November 11, 2011
Column | Korky Koroluk
Building tall to fight urban sprawl
It’s nice, in these edgy economic times, to see the volume of construction in Toronto, especially in the highrise sector.
There are dozens and dozens of them scattered around the GTA. Some are office buildings; some are residential, with downtown condominiums being popular. There’s a good sprinkling of high-rise construction in other major Canadian cities, but nothing to compare with what’s happening in Toronto.
Highrises, however, can be divisive. In residential areas, people complain that their once-sunny properties are now shaded much of the time. Others complain about the increased density in their neighbourhoods.
In many cities, densification is a real hot-button issue. Everyone claims to understand the reasons for it, as long as it’s in someone else’s neighbourhood.
Korky Koroluk
But there is a large and growing body of research that tells us that highrises are more energy efficient, that they reduce infrastructure costs as they replace urban sprawl, that they result in fewer cars on the road as people give up the commutes they love to hate as they make their way between the city core and their single-family suburban homes.
More and more attention is being paid to cities and their problems — if not by our governments, at least by many residents and some academics. Richard Florida, the director of the Martin Prosperity Institute at the Rotman School of Management at the University of Toronto, is a noted scholar who has equated density with innovation, and Canada is starved for innovation in all its business sectors.
Florida recently teamed up with Atlantic magazine to produce an informative website, The Atlantic Cities , that is a continuing study of all the problems and opportunities of cities. You can subscribe to a daily newsletter from the site that offers five or six articles, and most make interesting reads. Now, an international group called the Council on Tall Buildings and Urban Habitat is, for the first time in its 42-year history, getting involved in research to aid the developers, architects and builders of the really tall buildings, the ones that people are now referring to as the “supertalls” or “supertowers”.
Next year, the group plans to publish five design guidelines on natural ventilation, foundations, column shortening, performance-based seismic design, structural outriggers and wind-tunnel testing. It is also beginning a $20-million fire study. The culmination of that study will be a real building burn.
Most folks have never heard of the council, but it claims to reach about half a million people worldwide if you count the staff of member firms. It held its annual conference in Seoul, Korea, last month, and drew an attendance of about 800 people.
Most supertalls are in Asia, but the rebuilt One World Trade Center, due for completion in 2013, will qualify, and will rank sixth in the world and something over 530 metres in height.

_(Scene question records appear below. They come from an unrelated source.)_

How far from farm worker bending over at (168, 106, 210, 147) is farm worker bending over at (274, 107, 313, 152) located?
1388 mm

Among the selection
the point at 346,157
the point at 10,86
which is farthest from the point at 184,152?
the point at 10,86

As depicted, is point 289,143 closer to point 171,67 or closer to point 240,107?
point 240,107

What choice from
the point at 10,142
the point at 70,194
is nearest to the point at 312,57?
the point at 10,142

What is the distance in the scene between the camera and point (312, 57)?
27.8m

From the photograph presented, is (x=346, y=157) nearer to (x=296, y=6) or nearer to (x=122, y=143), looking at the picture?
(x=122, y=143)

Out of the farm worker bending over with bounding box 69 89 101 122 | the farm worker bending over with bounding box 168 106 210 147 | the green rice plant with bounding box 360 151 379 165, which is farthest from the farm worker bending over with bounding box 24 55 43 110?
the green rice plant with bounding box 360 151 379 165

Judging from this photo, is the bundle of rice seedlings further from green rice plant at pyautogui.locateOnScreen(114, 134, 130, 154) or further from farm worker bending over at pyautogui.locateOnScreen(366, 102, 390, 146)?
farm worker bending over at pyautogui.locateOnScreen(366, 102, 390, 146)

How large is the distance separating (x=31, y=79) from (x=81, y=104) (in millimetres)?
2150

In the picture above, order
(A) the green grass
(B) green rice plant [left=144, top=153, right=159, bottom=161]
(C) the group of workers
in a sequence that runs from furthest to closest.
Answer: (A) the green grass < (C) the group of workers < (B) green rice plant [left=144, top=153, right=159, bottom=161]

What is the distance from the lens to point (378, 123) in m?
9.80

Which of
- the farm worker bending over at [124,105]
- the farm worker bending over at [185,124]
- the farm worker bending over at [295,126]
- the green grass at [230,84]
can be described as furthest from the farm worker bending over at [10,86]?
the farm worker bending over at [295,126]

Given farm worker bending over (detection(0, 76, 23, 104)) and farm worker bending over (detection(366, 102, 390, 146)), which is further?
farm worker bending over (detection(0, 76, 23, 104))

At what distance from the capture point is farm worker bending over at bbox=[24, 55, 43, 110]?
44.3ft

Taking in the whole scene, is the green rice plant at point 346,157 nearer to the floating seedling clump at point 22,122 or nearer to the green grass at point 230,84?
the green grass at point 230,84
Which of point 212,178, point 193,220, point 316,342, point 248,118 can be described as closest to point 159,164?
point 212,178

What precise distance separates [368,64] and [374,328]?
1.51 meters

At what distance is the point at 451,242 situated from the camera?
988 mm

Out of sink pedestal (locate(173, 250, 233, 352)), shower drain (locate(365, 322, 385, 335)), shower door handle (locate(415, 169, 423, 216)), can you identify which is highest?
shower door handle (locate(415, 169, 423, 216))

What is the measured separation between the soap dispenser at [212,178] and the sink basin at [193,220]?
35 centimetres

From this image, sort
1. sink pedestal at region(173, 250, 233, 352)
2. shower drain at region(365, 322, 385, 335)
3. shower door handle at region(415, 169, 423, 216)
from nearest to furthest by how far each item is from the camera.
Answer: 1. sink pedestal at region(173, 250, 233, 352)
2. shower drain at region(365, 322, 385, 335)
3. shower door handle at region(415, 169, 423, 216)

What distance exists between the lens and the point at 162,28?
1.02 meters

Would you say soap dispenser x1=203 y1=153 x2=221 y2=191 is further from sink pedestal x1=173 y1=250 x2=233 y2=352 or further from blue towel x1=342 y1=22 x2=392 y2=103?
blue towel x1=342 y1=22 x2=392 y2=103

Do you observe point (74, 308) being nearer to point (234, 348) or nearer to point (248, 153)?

Some of the supertalls are, or will be, immense. The tallest under construction (but not above grade yet) is the PingAn Finance Center in Shenzhen, China, which will top out at 660 metres. To give you a point of comparison, the CN Tower in Toronto is 553 metres.
The tallest of all, though, will be the Kingdom Tower, which is expected to be under construction within a few months. It will be slightly more than 1,000 metres tall. That’s a kilometre. That’s tall.
When first conceived, it was dubbed the Mile High Tower, but that design was abandoned before it was completed, and the project scaled back, if a kilometre-tall building is scaling back.
The Kingdom Tower will be in Jeddah, Saudi Arabia, with a preliminary cost estimate of about US$1.3 billion. It’s a project of Prince Al-Waleed bin Talal, a nephew of Saudi King Abdullah.
It’s supposed to be finished in 2016-2017.